Troubled Postal Service Continues to Hemorrhage Money According to Latest Quarterly Report
August 11, 2015
In a case of unsurprising déjà vu, the United States Postal Service (USPS) posted another quarterly loss. According to the 2015 third quarter financial report, USPS was $586 million in the red for the 3-month period ending on June 30. This loss adds to the $2.2 billion deficit in the first half of 2015, likely assuring that USPS will end the year with its ninth consecutive annual billion-dollar loss. Even though shipping and package revenue continued to edge upwards, operating expenses exceeded the growth in operating revenue.
These dismal results come at a time when the USPS has been under scrutiny by members of Congress. Notably, several senators have questioned Postmaster General Megan Brennan on the agency’s failure to meet various performance standards in delivering mail to rural areas of the country.
These service metrics, which have steadily declined each of the last 3 years, are only further hampering the USPS’s ability to fulfill its mission of delivering letter mail efficiently to all parts of the country at a reasonable price. Core responsibilities like delivering letters within a three to five day window for over a third of all items has not been met. And, local overnight delivery has been eliminated entirely.
Similarly, other members of Congress have identified the international agreements through the Universal Postal Union (UPU) as another area for the USPS to improve. The agreements have cost the agency hundreds of millions of dollars each year, and have effectively subsidized foreign shippers that send mail and other items within the United States.
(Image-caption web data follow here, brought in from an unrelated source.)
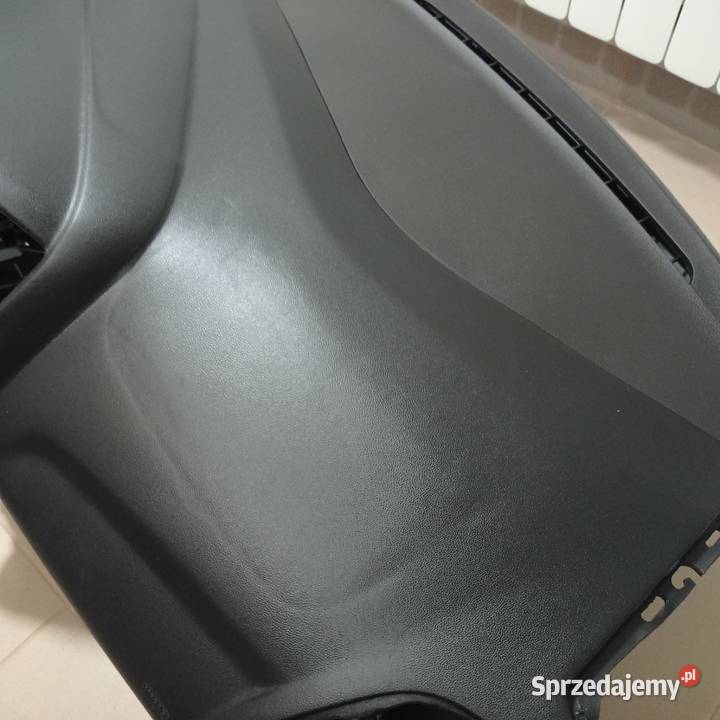 Sprzedam deskę rozdzielczą konsole ford focus
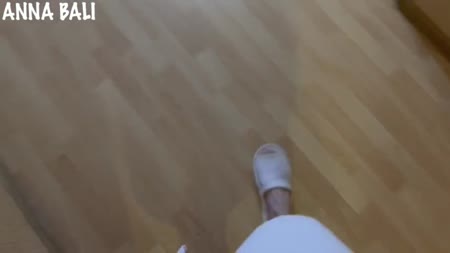 Молодая русская нимфетка быстро соглашается на домашний секс #1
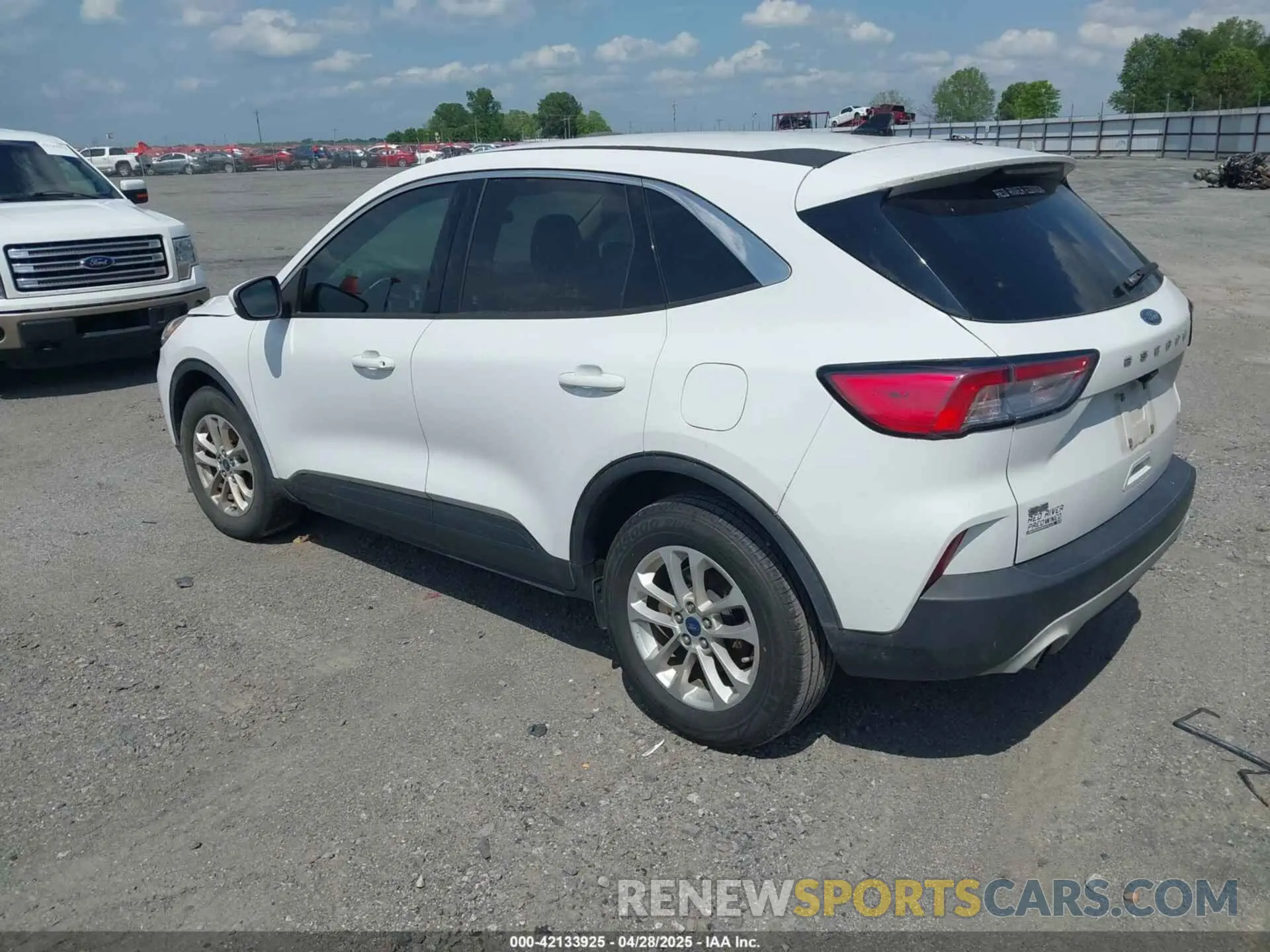 3 fotografías del automóvil dañado 1FMCU9G60LUA23335 FORD ESCAPE 2020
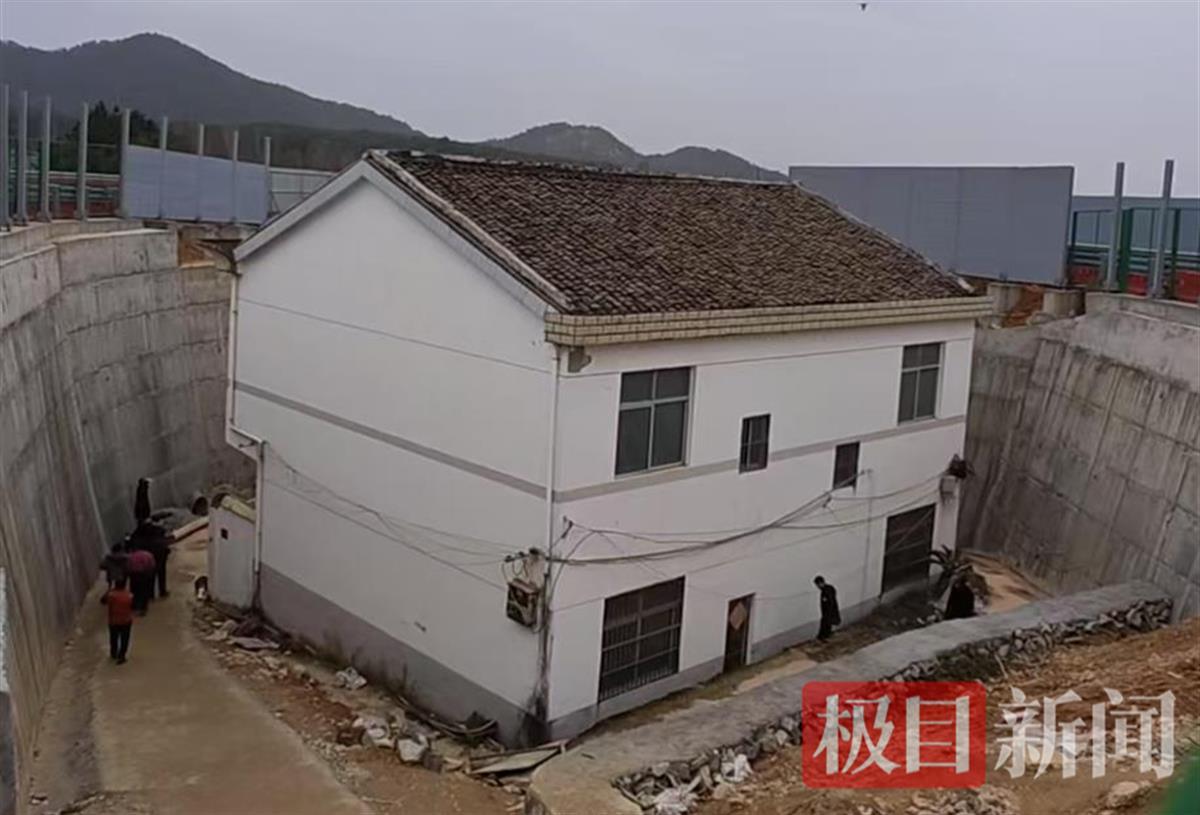 房屋被数米水泥墙包围 极目新闻记者摄.jpg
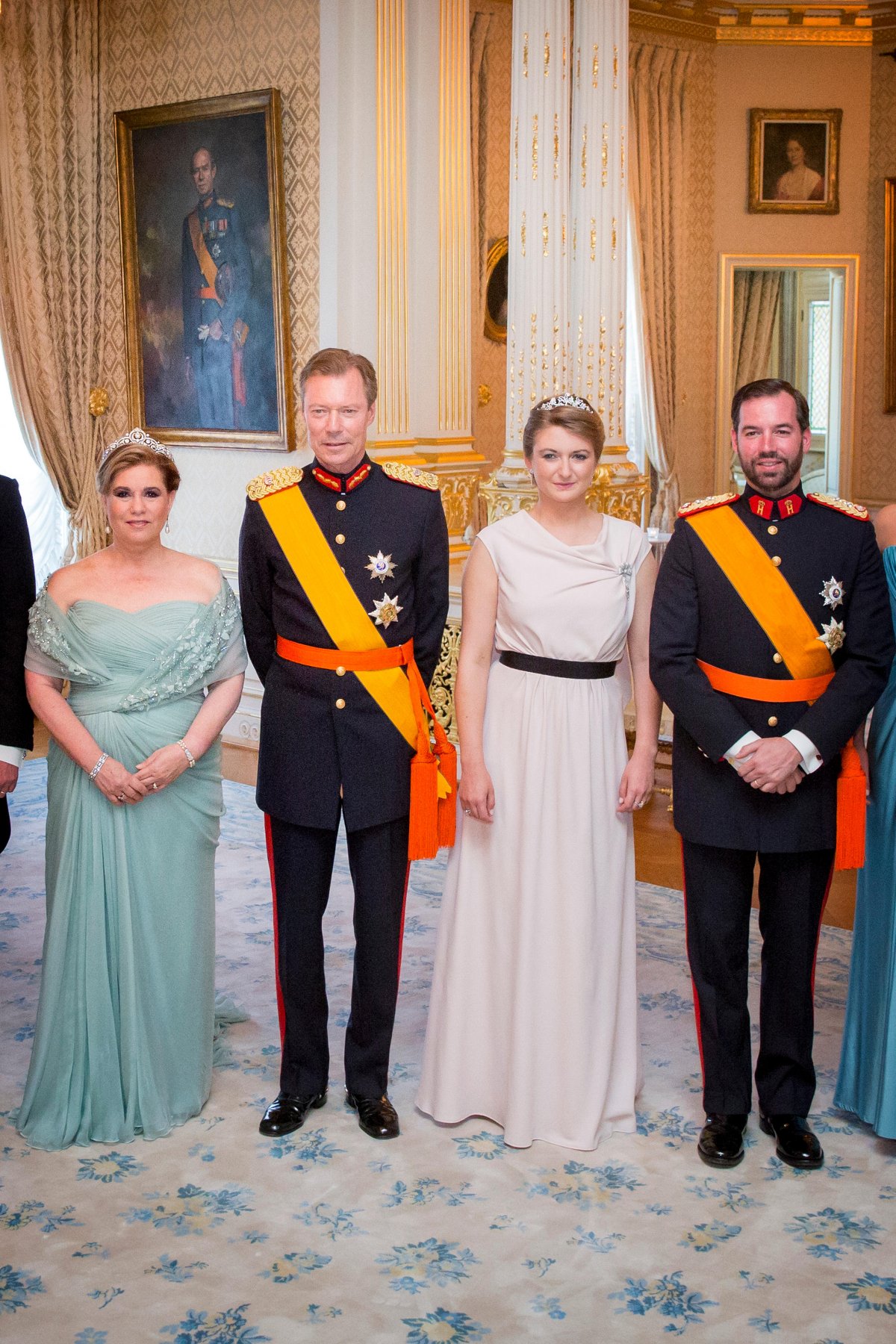 Granduchessa Maria Teresa, Granduca Henri, Granduchessa Ereditario Stephanie e Granduca Ereditario Guillaume di Lussemburgo partecipano al gala della Giornata Nazionale al Palazzo Granducale di Lussemburgo il 23 giugno 2016 (Patrick van Katwijk/DPA Picture Alliance/Alamy)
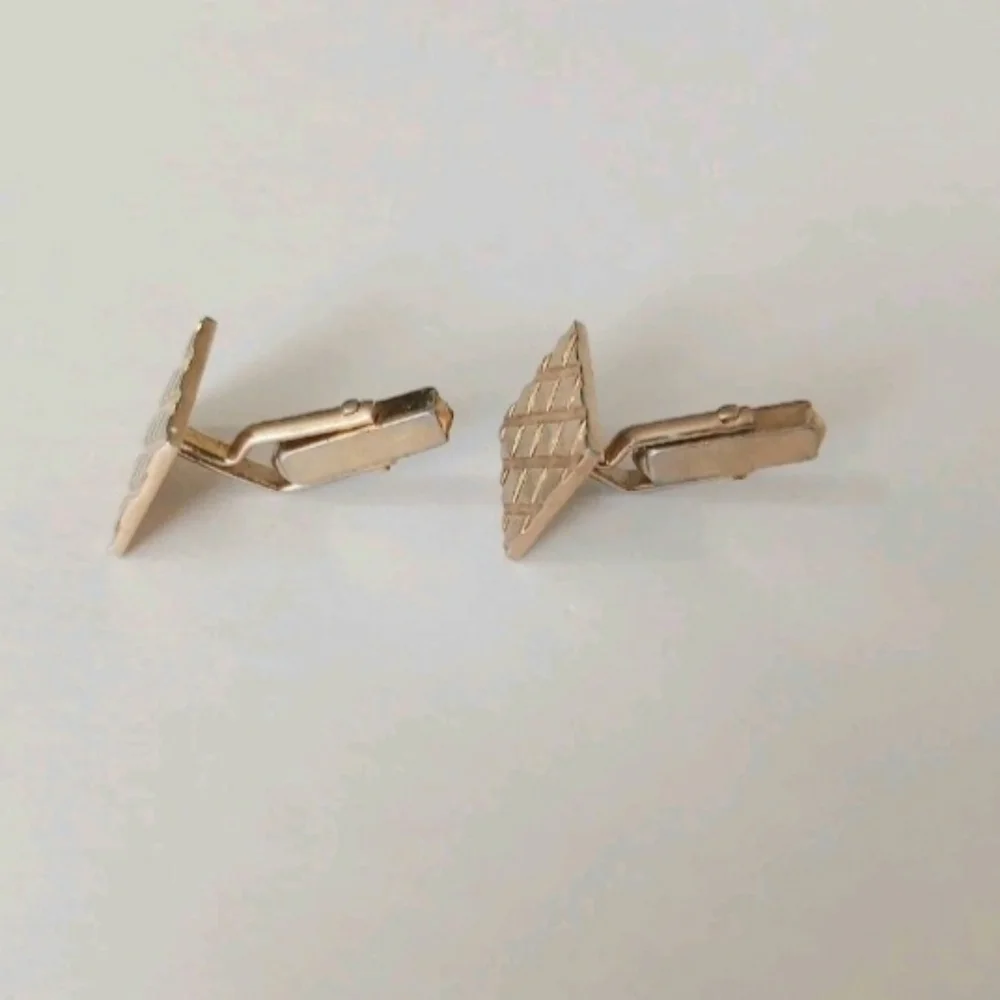 VTG Swank Gold Tone Rectangular Cufflinks Geometric Etched Grid Design MCM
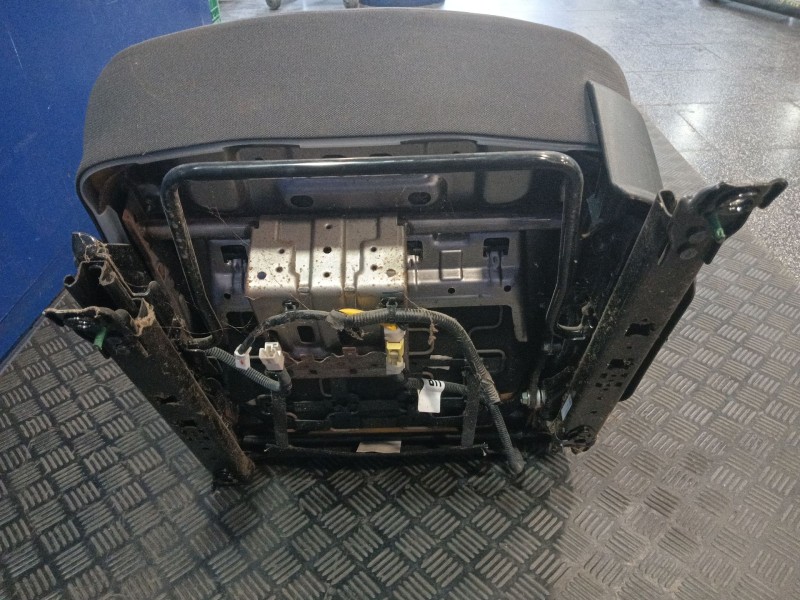 Recambio de asiento delantero izquierdo para kia rio 1.2 cat referencia OEM IAM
Through this practice the USPS constrains its own operations and puts American businesses at a disadvantage.
Beyond these costs, the agency is also adding to its burden by further exploring new business ventures such as grocery delivery, a new program called Metro Post, and potentially banking. These services have been added without an accurate analysis of how these ventures will impact the USPS’s bottom line.
An additional financial burden on the USPS is the request to purchase hundreds of millions of dollars worth of new trucks. The new trucks, devised mainly for package deliveries, are just the latest move by the USPS in distracting the agency from its primary responsibilities while ignoring the clear realities of its financial despair.
To keep taxpayers from potentially shouldering the burden of bailing out the USPS, elected officials and those overseeing the agency must continue to narrow its focus fulfilling basic service of delivering the mail and repairing its finances in the process.